Ciri-ciri Rumah yang tidak sehat antara lain kualitas udara,  pencahayaan dan ventilasi tidak memadai, tidak ada resapan air, serta kurangnya supply kualitas udara bersih di area hunian.
Hal ini bisa dilakukan dengan mengetahui kualitas udara yang memiliki PM2.5 rendah. Namun, sebenarnya apa itu PM2.5?
“PM2.5 merupakan sebuah partikel berukuran <2,5 mikro dan dianggap paling berbahaya karena sifatnya yang ringan hingga dapat bertahan lama di udara. Bahkan dampak dari PM2.5 ini bisa membuat iritasi pada mata, hidung, asma, flu hingga kulit kering,” tutur dr. Elfa Satri, dokter umum yang terafiliasi dengan Halodoc.
Diketahui bahwa PM2.5 ini memiliki ukuran yang sangat kecil, bahkan hanya sebesar pasir dan tidak bisa disaring oleh tubuh manusia. Salah satu dampak PM2.5 juga dapat menurunkan kecerdasan serta menurunkan fungsi kognitif pada anak kecil.
“Menurut data studi yang dilakukan oleh Air Quality Life Index bekerjasama dengan University of Chicago, PM2.5 dapat menurunkan angka harapan hidup. Di daerah tertentu seperti Jabodetabek, pengurangan angka harapan hidup ini bahkan bisa mencapai 5-7 tahun,” jelas Nathan Roestandy, CEO and Co-Founder Nafas Indonesia.
Selain itu, polusi PM2.5 Di daerah perumahaan juga menjadi hal yang perlu diperhatikan sebelum membeli rumah. Dapat diestimasikan kualitas udara di dalam ruangan memiliki besar kemiripan 95 persen dengan polusi PM2.5 di area di luar ruangan. Dengan begitu, kualitas polusi PM2.5 di dalam rumah tidak berbeda jauh dengan yang ada di luar rumah.
“Dampak memiliki lingkungan area rumah yang memiliki PM2.5 tinggi di antaranya dapat menyebabkan asma, risiko mengembangkan Attention Deficit Hyperactivity Disorder (ADHD), fungsi paru-paru berkurang, gangguan perkembangan saraf hingga risiko penyakit lebih tinggi saat dewasa,” ungkap Nathan Roestandy. Data ini juga menunjukkan bahwa polusi PM2.5 dapat dipengaruhi oleh curah hujan dan angin.
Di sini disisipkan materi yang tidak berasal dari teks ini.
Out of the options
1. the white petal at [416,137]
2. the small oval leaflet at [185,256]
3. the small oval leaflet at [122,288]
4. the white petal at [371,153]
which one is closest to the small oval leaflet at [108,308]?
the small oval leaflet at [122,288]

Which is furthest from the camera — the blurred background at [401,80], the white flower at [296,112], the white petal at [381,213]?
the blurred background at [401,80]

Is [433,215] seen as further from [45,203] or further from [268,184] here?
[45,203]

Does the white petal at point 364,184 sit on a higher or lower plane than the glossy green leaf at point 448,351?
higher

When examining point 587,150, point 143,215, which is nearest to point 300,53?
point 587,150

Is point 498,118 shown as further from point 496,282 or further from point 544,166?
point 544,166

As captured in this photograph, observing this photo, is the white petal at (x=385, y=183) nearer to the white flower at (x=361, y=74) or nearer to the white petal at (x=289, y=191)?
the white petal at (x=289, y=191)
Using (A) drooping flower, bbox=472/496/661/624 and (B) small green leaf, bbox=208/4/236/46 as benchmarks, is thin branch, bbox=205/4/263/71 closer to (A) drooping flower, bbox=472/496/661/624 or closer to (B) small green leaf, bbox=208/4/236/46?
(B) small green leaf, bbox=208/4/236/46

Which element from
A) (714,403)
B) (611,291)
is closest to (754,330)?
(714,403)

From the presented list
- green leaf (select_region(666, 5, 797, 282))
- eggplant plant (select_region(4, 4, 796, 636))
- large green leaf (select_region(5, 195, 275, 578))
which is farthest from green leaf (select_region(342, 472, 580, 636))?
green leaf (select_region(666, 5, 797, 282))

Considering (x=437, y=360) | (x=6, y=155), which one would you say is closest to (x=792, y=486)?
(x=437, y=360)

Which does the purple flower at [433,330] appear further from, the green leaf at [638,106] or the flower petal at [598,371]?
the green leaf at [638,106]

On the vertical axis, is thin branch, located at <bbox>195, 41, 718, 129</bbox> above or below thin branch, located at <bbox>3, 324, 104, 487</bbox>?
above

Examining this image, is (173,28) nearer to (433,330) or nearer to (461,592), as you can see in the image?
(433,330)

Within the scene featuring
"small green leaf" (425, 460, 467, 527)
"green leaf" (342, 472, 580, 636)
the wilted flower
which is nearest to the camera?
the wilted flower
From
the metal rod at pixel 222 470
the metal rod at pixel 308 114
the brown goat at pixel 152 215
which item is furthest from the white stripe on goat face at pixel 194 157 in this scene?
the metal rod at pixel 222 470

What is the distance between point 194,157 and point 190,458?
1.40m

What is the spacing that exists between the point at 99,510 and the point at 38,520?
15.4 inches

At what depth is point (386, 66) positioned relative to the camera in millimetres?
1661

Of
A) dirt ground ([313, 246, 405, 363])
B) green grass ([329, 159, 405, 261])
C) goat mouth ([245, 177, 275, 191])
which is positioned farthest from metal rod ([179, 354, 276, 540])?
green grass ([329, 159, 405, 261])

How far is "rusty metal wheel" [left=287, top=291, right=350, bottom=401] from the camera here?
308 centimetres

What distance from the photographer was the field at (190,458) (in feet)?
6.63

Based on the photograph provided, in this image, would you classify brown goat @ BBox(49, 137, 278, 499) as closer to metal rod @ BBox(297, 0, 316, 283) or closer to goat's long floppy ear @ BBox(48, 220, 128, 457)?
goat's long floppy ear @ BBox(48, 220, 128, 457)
Secara rata-rata, polusi PM2.5 ditaksir lebih tinggi di pagi hari dan sifatnya cukup fluktuatif. Selain itu, kadar polusi PM2.5 tidak akan mengalami penurunan hanya dengan pengurangan mobilitas kendaraan bermotor saja.
Salah satu rekomendasi rumah sehat yaitu proyek Tamaruma yang informasinya dapat diakses melalui aplikasi Pinhome. Area sekitar proyek ini memiliki kualitas udara yang baik. Kualitas udara yang baik didukung pula oleh banyaknya area hijau. Tersedia club house untuk menunjang kebutuhan pola hidup sehat penghuni.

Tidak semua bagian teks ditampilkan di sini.